Document segment:
---

Crawford founded the forest garden and the Agroforestry Research Trust, in the early 1990s. There are now three sites. Two, including this one, on the Dartington Estate near Totnes. The trust owns another in Littlehempston. When Crawford arrived at this two-acre plot, surrounded by spruce plantations, it was pasture. The transformation is remarkable. At first glance it looks like thriving woodland, but most of it is edible.
A forest garden is a complex agricultural system aiming to produce edible crops from canopy to floor and in between. Think fruit and nut trees, shrubs below, then flowers, herbs and vegetables.
“It’s stacking crops in the same vertical space,” Crawford explains. “In our climate you need to be careful how much shade you’re creating. You’ve got to limit tree density and make sure you have productive things right down to the ground.” On closer inspection, the canopy is more open than ancient woodland. Its trees bear fruits – though in late March are mostly bare – from apples, pears and plums to rarities including white mulberry, whose leaves can be eaten as a vegetable, and Chinese dogwood, which produces a fruit similar to lychee.

---

Entries supplied:

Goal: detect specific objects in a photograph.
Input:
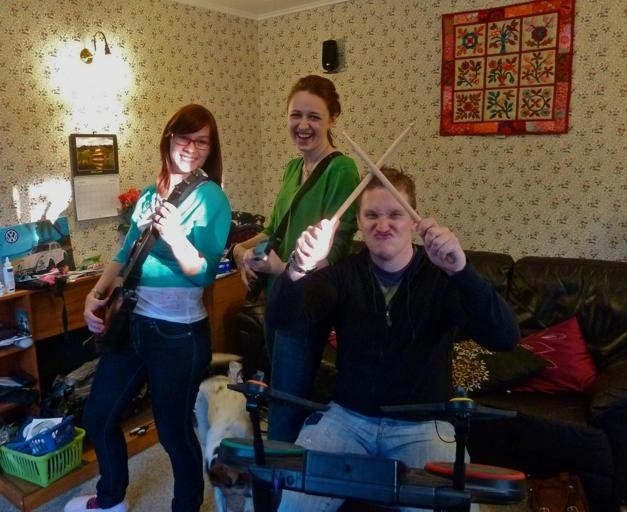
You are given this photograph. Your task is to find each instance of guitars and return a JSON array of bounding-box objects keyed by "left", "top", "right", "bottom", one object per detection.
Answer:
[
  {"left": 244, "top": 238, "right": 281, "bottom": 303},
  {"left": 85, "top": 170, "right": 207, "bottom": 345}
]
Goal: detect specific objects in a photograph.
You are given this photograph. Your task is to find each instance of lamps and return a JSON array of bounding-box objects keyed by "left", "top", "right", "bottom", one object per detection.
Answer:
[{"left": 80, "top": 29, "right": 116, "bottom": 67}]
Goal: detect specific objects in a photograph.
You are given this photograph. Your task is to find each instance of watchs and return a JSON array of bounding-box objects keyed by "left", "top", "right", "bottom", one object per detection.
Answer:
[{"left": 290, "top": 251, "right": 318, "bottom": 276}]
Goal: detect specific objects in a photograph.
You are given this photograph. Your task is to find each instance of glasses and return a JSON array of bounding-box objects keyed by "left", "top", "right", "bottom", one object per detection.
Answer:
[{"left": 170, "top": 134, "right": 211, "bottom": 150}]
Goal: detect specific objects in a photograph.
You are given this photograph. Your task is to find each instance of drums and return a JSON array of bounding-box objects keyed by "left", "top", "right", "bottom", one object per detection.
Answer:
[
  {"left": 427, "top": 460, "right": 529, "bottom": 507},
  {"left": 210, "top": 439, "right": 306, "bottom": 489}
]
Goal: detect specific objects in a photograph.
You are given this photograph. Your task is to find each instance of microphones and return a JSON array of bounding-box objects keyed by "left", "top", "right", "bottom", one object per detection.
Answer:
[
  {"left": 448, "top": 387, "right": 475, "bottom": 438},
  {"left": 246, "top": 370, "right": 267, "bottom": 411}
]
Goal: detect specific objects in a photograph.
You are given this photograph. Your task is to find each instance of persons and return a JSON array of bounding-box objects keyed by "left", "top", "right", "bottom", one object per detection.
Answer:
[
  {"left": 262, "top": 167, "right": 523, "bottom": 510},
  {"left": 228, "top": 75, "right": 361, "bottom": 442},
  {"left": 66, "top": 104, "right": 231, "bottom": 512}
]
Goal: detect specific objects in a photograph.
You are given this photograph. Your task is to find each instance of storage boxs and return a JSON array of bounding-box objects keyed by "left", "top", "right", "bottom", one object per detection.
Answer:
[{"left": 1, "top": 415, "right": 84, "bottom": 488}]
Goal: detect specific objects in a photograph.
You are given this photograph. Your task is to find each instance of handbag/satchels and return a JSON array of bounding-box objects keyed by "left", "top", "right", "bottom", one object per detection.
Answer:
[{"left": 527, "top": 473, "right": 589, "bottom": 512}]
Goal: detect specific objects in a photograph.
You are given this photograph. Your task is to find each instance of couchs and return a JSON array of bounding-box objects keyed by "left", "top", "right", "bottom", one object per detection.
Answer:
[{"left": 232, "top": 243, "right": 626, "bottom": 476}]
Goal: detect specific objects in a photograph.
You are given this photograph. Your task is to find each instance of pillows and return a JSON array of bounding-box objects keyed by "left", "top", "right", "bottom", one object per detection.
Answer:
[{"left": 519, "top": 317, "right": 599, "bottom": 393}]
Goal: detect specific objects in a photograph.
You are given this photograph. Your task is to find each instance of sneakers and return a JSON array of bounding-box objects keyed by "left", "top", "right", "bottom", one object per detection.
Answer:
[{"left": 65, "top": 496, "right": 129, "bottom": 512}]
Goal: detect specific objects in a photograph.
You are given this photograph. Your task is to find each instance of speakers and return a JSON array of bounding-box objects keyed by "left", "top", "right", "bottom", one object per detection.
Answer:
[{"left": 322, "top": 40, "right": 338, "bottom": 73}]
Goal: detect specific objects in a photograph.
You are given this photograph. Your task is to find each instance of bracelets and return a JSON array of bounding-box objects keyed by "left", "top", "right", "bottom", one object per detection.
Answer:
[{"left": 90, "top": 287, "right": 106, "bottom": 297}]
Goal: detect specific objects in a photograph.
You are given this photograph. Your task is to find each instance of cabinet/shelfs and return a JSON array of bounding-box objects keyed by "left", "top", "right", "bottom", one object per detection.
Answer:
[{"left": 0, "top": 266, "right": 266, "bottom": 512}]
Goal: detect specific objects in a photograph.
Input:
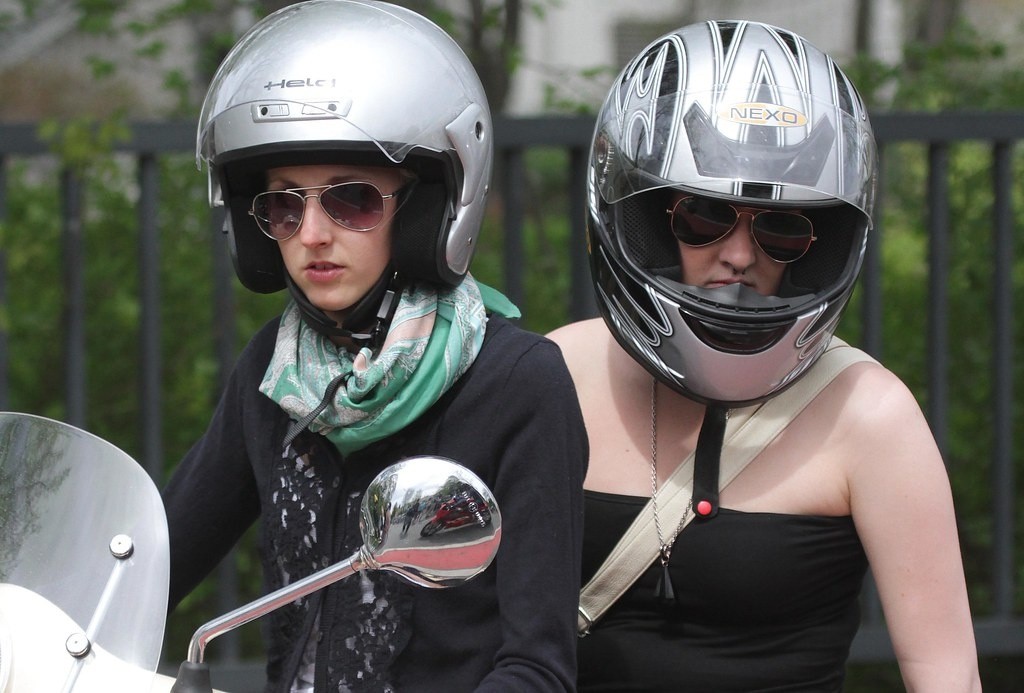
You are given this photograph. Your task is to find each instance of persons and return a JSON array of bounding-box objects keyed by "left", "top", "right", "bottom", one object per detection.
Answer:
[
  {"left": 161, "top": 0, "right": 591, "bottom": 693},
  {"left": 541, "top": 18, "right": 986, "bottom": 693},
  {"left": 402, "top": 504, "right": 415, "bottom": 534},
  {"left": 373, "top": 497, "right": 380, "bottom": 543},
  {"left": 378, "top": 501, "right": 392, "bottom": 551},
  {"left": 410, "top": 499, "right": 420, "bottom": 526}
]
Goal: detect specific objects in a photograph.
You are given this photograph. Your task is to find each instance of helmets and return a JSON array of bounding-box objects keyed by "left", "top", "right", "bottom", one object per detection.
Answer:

---

Directions:
[1] Answer these questions from the forest garden passage:
(a) How many sites does the Agroforestry Research Trust now have?
(b) What was the two-acre plot when Crawford arrived?
(c) What fruit is the fruit of Chinese dogwood compared to?
[2] Carry on the forest garden passage from its last sentence.

Expected answers:
[1]
(a) Three.
(b) Pasture.
(c) Lychee.

[2]
On the floor there’s wild garlic, sweet cicely, Siberian purslane and more. The aim is to keep much of the ground covered. “If you have bare soil in any growing system, you lose nutrients, soil structure,” says Crawford. The result is a verdant, thriving, somewhat chaotic looking ecosystem.
Crawford, then an organic market gardener selling vegetables in Totnes, came across forest gardens in the 1980s. While already common in the tropics, the ART has become, in the eyes of many, the most prominent research centre in the temperate world. “The whole aim is education and research, to find out what works and what doesn’t.”
Crawford strives to demonstrate that tasty, nutritious food can be grown within forest gardens. “I’m not interested in eating half nice things.” A large percentage of the plants are non-native, though carefully managed to prevent any becoming invasive, such as the bamboo towering above us. With over 500 plants, diversity is central. “We don’t have a very good history using plant mixtures as edible crops. Both in gardening and agriculture, the monoculture mindset is so deeply entrenched. To grow in a more ecological way, you need to use plant mixtures, they use resources much more efficiently.”
Yet earlier this month Crawford received an email serving the ART with notice to leave.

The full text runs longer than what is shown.